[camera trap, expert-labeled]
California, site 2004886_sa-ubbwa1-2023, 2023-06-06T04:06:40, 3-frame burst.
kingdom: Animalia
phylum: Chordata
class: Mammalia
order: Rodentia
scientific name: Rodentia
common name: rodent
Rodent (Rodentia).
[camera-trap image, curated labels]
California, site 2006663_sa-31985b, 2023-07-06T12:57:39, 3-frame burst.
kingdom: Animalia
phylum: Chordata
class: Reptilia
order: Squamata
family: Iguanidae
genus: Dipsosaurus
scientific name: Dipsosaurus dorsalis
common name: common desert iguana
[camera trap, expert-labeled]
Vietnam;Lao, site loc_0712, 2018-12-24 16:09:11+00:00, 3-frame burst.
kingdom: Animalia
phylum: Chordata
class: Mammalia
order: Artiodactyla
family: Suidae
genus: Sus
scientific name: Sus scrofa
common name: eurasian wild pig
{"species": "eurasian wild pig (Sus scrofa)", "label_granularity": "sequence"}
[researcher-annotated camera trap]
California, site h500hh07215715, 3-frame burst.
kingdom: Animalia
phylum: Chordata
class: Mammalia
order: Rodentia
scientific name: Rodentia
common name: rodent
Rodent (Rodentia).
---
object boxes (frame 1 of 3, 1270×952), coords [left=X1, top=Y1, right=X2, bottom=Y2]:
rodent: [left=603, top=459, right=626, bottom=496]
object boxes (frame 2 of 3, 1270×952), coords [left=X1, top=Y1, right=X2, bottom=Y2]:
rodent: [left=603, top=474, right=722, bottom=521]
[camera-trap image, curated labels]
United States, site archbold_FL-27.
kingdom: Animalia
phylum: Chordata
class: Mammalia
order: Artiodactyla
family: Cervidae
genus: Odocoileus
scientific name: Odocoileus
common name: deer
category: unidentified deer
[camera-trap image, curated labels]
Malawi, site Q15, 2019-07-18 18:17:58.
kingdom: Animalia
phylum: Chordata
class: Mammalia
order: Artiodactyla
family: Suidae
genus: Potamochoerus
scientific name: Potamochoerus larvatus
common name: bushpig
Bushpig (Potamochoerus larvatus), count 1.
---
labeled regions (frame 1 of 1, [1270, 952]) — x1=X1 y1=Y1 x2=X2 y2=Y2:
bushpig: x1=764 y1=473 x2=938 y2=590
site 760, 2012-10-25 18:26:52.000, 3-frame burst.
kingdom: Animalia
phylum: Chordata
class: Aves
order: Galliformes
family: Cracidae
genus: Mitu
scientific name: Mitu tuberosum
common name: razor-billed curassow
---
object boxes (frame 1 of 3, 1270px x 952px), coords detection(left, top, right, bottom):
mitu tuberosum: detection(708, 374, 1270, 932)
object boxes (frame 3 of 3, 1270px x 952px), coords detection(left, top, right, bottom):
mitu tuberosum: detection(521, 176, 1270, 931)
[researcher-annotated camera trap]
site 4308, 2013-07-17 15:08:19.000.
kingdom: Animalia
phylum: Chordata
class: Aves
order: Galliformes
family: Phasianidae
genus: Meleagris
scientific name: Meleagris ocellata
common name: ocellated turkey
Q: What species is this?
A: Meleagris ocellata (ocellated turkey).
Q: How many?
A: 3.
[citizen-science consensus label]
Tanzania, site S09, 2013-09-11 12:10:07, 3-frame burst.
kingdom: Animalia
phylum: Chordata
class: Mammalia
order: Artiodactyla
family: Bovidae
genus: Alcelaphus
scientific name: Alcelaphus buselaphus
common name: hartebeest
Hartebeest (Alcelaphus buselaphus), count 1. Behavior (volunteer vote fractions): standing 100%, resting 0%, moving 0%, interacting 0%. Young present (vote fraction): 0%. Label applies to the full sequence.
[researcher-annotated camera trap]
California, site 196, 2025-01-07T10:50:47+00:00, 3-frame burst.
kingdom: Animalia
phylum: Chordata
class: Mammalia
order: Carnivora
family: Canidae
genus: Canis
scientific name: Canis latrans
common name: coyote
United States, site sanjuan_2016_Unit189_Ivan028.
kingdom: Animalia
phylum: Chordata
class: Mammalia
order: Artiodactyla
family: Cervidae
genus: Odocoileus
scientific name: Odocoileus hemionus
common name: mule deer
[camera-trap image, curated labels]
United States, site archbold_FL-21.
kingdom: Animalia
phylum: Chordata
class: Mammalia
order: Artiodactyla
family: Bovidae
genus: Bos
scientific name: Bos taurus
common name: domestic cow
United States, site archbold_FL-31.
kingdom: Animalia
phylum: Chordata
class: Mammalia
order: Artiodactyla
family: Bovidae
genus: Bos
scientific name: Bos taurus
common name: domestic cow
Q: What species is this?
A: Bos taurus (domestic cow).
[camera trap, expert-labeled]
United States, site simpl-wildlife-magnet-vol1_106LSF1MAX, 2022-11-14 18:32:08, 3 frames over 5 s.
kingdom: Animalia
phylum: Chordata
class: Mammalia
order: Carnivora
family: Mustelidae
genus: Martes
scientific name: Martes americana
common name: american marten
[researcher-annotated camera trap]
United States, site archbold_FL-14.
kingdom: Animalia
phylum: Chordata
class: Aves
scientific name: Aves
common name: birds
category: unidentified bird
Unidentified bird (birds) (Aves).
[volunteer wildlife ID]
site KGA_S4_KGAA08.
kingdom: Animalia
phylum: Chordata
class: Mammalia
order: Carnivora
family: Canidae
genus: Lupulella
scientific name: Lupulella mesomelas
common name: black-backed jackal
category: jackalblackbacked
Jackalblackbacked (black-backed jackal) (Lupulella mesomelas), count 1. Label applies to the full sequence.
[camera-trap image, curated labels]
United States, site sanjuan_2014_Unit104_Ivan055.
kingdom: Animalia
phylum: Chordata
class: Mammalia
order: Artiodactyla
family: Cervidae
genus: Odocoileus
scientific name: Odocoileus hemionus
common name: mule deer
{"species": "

• **WHAT IS BEING ASKED**
The lines from the beginning of the records through the line containing "common name: eurasian wild pig" should be reproduced exactly. Include nothing else.

• **EXERCISE ANSWER**
[camera trap, expert-labeled]
California, site 2004886_sa-ubbwa1-2023, 2023-06-06T04:06:40, 3-frame burst.
kingdom: Animalia
phylum: Chordata
class: Mammalia
order: Rodentia
scientific name: Rodentia
common name: rodent
Rodent (Rodentia).
[camera-trap image, curated labels]
California, site 2006663_sa-31985b, 2023-07-06T12:57:39, 3-frame burst.
kingdom: Animalia
phylum: Chordata
class: Reptilia
order: Squamata
family: Iguanidae
genus: Dipsosaurus
scientific name: Dipsosaurus dorsalis
common name: common desert iguana
[camera trap, expert-labeled]
Vietnam;Lao, site loc_0712, 2018-12-24 16:09:11+00:00, 3-frame burst.
kingdom: Animalia
phylum: Chordata
class: Mammalia
order: Artiodactyla
family: Suidae
genus: Sus
scientific name: Sus scrofa
common name: eurasian wild pig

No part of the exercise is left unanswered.